**Excerpted passage**.
ALL HAIL THE RENAULT 5 E-TECH!!!!!
In a moment of sheer transcendence and automotive enlightenment, the automotive deity known as Renault has bestowed upon us mortals a gift of unparalleled magnitude: the rebirth of the Renault 5. With celestial grace and technological prowess, the automotive temple of Renault has unveiled the latest incarnation of its hallowed relic, sending shockwaves through the cosmos and igniting fervent worship amongst the faithful.
In an exclusive ceremony attended by the devout disciples of the Renault sect, the unveiling of the new Renault 5 left witnesses awestruck, tears of joy streaming down their cheeks as they basked in the divine glow of automotive perfection. The High Priests of Renault, clad in robes of pop yellow and adorned with the sacred emblem of the diamond, chanted hymns of praise as the chosen vehicle emerged from its cocoon of secrecy.

**Entries shown**.

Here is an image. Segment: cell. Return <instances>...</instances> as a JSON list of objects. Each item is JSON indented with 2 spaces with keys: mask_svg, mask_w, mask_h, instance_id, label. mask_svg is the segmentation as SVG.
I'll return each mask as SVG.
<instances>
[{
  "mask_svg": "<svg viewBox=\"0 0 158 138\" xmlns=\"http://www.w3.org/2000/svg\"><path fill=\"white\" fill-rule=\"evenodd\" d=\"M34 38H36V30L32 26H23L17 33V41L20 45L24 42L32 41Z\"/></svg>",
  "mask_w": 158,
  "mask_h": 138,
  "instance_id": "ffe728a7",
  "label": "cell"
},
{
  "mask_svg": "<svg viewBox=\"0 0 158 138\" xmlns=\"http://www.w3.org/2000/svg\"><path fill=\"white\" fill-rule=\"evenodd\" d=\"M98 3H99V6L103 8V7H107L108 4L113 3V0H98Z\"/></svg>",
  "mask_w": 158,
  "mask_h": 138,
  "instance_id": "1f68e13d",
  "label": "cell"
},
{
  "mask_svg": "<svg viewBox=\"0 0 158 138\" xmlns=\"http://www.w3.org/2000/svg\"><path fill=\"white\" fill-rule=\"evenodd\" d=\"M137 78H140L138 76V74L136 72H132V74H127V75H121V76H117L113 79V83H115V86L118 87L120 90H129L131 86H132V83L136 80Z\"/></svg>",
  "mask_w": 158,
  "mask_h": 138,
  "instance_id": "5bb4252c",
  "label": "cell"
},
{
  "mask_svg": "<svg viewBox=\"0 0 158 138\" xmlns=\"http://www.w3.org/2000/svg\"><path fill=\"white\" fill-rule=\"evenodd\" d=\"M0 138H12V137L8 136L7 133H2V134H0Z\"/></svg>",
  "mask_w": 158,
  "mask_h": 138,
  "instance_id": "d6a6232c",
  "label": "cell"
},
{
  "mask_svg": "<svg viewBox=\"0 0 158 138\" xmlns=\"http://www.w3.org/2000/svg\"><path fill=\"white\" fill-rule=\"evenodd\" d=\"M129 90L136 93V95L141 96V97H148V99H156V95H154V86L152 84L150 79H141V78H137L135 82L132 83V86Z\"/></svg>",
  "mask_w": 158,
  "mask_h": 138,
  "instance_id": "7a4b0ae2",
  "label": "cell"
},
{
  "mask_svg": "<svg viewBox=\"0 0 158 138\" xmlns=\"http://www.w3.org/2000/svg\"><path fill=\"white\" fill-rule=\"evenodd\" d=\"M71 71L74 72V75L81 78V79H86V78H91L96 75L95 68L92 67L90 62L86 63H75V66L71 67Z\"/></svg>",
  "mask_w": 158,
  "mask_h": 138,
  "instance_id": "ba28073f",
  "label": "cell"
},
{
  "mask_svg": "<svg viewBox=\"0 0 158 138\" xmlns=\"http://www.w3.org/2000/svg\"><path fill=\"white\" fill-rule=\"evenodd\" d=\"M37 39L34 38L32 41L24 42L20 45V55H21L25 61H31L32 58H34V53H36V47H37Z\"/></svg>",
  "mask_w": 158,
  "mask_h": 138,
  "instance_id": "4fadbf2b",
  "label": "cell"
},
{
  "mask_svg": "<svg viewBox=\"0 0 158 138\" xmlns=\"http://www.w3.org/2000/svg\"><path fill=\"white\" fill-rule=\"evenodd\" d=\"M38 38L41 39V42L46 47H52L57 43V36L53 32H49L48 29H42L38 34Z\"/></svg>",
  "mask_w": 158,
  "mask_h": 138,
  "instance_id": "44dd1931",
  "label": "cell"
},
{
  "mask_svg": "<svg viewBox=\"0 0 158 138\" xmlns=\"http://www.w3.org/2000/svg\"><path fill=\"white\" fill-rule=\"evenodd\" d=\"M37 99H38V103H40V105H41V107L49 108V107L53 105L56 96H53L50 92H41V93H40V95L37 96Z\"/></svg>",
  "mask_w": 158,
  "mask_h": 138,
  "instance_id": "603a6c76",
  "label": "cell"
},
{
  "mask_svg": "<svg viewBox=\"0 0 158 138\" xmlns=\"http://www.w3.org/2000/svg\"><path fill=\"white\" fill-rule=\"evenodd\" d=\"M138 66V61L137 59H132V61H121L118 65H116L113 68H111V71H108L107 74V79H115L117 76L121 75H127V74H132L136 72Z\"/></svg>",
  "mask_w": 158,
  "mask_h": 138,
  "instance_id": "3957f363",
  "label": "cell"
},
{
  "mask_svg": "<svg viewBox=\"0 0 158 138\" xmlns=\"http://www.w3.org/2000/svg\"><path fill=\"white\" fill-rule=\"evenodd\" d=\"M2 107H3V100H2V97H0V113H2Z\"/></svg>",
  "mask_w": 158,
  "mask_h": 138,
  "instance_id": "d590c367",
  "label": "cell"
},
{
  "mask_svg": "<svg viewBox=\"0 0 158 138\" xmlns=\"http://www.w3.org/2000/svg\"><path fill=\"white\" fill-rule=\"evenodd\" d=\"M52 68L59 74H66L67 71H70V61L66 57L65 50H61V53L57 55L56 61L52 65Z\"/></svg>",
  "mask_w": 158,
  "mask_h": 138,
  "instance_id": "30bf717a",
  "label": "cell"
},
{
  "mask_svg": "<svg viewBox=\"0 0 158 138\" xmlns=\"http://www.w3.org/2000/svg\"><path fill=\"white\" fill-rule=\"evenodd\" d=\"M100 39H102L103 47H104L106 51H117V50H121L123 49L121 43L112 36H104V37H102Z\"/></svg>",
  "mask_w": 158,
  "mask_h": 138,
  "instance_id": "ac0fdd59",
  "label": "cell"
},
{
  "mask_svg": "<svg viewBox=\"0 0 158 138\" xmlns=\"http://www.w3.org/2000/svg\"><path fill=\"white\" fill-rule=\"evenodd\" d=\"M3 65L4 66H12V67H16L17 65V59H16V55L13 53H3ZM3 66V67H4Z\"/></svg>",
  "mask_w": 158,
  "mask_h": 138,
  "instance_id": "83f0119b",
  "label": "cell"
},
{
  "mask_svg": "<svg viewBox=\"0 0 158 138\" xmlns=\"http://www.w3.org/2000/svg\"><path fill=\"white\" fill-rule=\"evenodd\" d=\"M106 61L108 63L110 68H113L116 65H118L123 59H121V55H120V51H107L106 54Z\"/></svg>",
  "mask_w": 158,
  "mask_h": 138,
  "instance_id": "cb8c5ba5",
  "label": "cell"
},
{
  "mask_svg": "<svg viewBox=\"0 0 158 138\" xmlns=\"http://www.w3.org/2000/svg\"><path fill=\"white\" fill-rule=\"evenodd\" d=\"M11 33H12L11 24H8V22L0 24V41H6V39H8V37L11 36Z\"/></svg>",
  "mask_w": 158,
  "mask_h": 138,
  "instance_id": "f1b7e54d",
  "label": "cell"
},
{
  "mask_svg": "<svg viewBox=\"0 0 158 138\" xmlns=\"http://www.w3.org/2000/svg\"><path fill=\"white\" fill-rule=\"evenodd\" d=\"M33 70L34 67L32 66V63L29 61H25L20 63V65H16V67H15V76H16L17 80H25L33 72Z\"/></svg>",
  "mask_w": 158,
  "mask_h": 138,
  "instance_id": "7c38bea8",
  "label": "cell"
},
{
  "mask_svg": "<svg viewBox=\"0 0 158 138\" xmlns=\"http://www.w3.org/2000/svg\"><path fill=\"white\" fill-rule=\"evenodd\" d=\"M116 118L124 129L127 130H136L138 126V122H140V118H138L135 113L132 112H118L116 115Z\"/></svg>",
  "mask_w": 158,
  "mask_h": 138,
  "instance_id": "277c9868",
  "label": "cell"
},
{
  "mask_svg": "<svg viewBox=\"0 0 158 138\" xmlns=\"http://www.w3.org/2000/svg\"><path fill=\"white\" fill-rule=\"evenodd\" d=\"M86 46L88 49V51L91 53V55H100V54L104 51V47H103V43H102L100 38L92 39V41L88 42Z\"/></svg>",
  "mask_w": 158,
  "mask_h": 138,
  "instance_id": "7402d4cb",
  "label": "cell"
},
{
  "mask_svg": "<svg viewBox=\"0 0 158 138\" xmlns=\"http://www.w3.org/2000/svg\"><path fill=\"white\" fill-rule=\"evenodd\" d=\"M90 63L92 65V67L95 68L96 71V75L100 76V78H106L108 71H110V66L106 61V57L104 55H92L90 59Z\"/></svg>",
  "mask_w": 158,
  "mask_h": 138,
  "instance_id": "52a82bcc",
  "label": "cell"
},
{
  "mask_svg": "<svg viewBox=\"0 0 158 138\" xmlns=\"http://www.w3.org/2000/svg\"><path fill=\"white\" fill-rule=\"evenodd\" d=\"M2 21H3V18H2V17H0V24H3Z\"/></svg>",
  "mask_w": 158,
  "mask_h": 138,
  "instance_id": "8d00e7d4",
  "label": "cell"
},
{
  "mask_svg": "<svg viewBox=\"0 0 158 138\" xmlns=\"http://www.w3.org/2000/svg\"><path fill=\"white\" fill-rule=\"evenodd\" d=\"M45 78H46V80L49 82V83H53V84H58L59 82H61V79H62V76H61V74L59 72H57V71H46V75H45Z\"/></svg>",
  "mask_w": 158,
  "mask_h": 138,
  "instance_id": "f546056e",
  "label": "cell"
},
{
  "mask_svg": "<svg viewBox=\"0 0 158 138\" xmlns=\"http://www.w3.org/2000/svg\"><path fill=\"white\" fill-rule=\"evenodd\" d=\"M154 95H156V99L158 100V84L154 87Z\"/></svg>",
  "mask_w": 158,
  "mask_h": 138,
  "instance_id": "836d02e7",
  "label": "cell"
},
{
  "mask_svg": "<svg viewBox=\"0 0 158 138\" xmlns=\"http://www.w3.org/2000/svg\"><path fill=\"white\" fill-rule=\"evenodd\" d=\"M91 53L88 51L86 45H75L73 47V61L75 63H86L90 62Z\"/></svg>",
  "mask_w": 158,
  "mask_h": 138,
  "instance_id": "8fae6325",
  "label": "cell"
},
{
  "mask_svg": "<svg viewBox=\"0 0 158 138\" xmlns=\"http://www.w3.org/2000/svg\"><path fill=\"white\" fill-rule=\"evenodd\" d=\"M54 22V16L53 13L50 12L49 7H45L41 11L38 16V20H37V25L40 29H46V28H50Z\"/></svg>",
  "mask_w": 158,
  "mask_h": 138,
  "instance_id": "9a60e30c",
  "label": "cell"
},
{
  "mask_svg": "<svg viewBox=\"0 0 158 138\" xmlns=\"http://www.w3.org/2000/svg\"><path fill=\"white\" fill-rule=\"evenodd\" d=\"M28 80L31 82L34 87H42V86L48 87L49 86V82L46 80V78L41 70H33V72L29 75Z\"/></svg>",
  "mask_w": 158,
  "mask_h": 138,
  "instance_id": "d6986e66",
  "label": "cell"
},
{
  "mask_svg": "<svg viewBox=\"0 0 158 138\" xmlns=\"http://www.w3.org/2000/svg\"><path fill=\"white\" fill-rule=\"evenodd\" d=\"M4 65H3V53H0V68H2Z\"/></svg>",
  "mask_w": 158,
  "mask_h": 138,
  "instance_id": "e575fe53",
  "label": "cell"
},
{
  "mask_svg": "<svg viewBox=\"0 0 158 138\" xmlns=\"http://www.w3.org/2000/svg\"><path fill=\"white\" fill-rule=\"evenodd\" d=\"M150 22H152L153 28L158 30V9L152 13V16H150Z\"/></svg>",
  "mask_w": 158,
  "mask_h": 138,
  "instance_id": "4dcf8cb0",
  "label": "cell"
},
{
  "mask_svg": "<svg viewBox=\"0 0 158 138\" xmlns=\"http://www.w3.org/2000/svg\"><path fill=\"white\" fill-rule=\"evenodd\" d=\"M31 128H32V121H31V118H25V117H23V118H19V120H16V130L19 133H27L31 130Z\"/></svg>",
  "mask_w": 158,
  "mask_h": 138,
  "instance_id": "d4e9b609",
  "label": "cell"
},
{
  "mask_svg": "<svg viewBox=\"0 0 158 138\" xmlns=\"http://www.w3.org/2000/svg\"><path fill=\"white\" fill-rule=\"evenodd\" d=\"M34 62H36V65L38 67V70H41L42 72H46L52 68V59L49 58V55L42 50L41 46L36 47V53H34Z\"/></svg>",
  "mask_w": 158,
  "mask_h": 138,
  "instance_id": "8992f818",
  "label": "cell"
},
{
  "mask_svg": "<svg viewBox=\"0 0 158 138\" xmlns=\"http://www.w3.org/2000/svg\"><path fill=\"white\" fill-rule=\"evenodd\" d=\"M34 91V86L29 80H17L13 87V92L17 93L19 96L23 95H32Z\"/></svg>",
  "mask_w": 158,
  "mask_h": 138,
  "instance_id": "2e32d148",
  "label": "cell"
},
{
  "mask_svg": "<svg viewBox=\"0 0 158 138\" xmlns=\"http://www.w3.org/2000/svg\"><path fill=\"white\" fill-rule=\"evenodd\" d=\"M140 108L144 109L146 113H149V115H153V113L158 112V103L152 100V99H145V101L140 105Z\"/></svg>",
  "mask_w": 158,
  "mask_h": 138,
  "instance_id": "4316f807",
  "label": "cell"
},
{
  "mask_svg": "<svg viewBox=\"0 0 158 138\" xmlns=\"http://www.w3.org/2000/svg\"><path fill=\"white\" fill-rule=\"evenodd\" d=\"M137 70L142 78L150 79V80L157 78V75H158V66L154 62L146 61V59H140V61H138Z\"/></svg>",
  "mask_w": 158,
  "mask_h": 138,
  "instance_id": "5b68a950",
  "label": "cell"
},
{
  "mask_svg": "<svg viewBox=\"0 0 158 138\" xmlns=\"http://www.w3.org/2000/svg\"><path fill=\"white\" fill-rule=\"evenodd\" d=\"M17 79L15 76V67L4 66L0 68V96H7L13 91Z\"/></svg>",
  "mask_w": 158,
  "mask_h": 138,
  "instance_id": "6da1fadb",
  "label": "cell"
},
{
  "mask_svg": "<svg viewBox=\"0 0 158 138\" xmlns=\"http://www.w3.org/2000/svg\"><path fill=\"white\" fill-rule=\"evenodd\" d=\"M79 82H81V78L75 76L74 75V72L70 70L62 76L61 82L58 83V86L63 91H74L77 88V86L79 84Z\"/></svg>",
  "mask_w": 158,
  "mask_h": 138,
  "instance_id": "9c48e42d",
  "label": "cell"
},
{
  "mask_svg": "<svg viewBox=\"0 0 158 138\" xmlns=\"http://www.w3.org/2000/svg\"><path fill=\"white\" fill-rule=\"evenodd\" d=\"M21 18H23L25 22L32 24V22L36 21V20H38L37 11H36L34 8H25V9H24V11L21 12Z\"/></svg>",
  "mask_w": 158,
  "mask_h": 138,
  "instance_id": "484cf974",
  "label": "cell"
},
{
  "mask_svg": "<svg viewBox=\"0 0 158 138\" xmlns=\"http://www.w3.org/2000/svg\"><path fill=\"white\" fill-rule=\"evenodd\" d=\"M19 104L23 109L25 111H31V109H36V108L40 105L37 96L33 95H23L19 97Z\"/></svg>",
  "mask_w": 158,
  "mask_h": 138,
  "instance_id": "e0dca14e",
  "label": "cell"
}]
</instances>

**Your instructions**. Transcribe the Renault 5 passage above between "ALL HAIL THE" and "cocoon of secrecy.", inclusive.

**Complete answer**.
ALL HAIL THE RENAULT 5 E-TECH!!!!!
In a moment of sheer transcendence and automotive enlightenment, the automotive deity known as Renault has bestowed upon us mortals a gift of unparalleled magnitude: the rebirth of the Renault 5. With celestial grace and technological prowess, the automotive temple of Renault has unveiled the latest incarnation of its hallowed relic, sending shockwaves through the cosmos and igniting fervent worship amongst the faithful.
In an exclusive ceremony attended by the devout disciples of the Renault sect, the unveiling of the new Renault 5 left witnesses awestruck, tears of joy streaming down their cheeks as they basked in the divine glow of automotive perfection. The High Priests of Renault, clad in robes of pop yellow and adorned with the sacred emblem of the diamond, chanted hymns of praise as the chosen vehicle emerged from its cocoon of secrecy.